= John Aucher =

English clergyman and royalist supporter

John Aucher D.D., (1619-1700) was an English clergyman and royalist supporter during the Commonwealth of Britain.

==Biography==
Aucher was the son of Sir Anthony Aucher, knight, of Hautsbourne in Kent. He was nominated to a Canterbury scholarship in Corpus Christi College, Cambridge, by Archbishop Laud in 1634, but after taking the degree of B.A. he removed to Peterhouse for a fellowship, where he commenced M.A. in 1641. He was ejected from his fellowship on account of his loyalty, and during the Commonwealth he wrote two treatises against the dominant party, one of which, however, was not printed till long afterwards. At the Restoration he was created D.D. by royal mandate, and further rewarded with a prebend in the church of Canterbury (1660). He also held the rectory of Allhallows in Lombard Street, London, for many years (1662–85). Dr Aucher died at Canterbury on 12 March 1700–1, and was buried in the cathedral.

==Works==
His works are:
1. Arguments and reasons to prove the inconvenience & vnlawfulness of taking the new engagement: modestly propounded to all persons concerned. [London: 1650]. 8p. 4to.
2. The arraignment of rebellion, or The irresistibility of sovereign powers vindicated and maintain’d in a reply to a letter.
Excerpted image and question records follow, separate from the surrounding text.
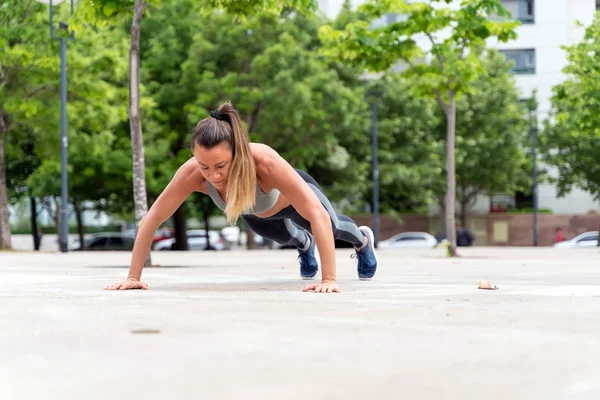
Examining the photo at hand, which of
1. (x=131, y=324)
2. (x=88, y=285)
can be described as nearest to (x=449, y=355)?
(x=131, y=324)

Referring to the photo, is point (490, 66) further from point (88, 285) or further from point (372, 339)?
point (372, 339)

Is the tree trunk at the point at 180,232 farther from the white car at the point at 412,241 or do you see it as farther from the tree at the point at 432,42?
the tree at the point at 432,42

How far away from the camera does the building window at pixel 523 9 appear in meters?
51.6

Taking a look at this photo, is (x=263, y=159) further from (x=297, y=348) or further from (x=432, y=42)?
(x=432, y=42)

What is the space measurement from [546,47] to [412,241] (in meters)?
13.8

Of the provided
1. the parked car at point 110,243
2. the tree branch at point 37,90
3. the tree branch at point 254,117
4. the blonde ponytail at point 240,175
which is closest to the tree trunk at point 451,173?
the tree branch at point 37,90

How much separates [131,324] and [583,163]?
4369 centimetres

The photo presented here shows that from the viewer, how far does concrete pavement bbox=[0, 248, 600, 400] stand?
325 centimetres

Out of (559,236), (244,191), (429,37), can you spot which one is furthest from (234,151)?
(559,236)

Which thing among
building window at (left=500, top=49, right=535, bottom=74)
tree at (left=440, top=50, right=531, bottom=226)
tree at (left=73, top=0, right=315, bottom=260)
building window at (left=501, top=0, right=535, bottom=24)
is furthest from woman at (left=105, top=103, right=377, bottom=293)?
building window at (left=501, top=0, right=535, bottom=24)

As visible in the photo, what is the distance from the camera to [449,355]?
3.89m

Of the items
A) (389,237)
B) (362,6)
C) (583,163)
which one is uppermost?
(362,6)

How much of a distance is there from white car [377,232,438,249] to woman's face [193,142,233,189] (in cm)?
3876

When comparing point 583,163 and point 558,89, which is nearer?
point 558,89
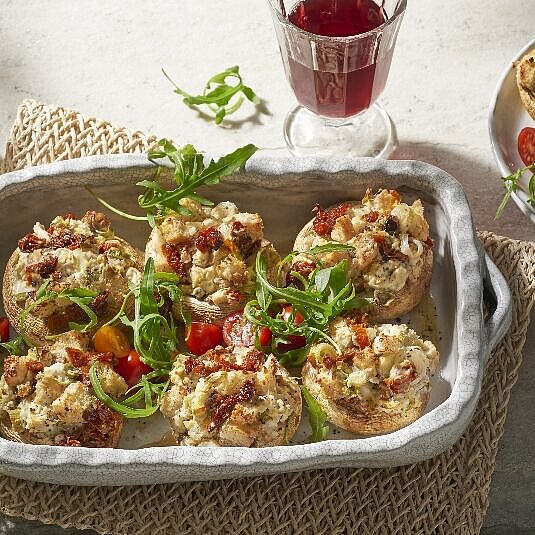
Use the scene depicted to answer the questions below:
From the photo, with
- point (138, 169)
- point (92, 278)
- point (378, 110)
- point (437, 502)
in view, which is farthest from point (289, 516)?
point (378, 110)

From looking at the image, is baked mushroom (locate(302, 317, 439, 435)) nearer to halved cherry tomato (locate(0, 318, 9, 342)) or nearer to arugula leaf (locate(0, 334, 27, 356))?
arugula leaf (locate(0, 334, 27, 356))

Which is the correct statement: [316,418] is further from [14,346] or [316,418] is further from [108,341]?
[14,346]

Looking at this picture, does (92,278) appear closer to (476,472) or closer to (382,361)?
(382,361)

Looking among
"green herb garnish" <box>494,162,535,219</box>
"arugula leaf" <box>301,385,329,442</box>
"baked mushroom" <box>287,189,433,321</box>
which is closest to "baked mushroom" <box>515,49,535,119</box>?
"green herb garnish" <box>494,162,535,219</box>

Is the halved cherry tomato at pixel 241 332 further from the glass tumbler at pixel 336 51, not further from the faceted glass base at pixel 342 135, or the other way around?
the faceted glass base at pixel 342 135

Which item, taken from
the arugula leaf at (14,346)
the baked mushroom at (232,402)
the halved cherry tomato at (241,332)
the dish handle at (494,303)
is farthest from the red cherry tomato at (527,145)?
the arugula leaf at (14,346)

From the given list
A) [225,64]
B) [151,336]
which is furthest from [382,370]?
[225,64]

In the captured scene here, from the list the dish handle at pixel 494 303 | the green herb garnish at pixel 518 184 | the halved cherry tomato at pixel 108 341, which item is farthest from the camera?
the green herb garnish at pixel 518 184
By John Aucher, M.A. ejected fellow of St. Peter’s College in Cambridge. Now D.D. and canon of Christ-Church Cant. London: 1684, 4to; reprinted London, 1718, 8vo.
Cooper also attributes to him the following work, but the title page of the first edition gives the author as Henry Archer and subsequent editions in 1661 as John Archer:
1. 'The Personal Reign of Christ upon Earth,' 1642, 4to.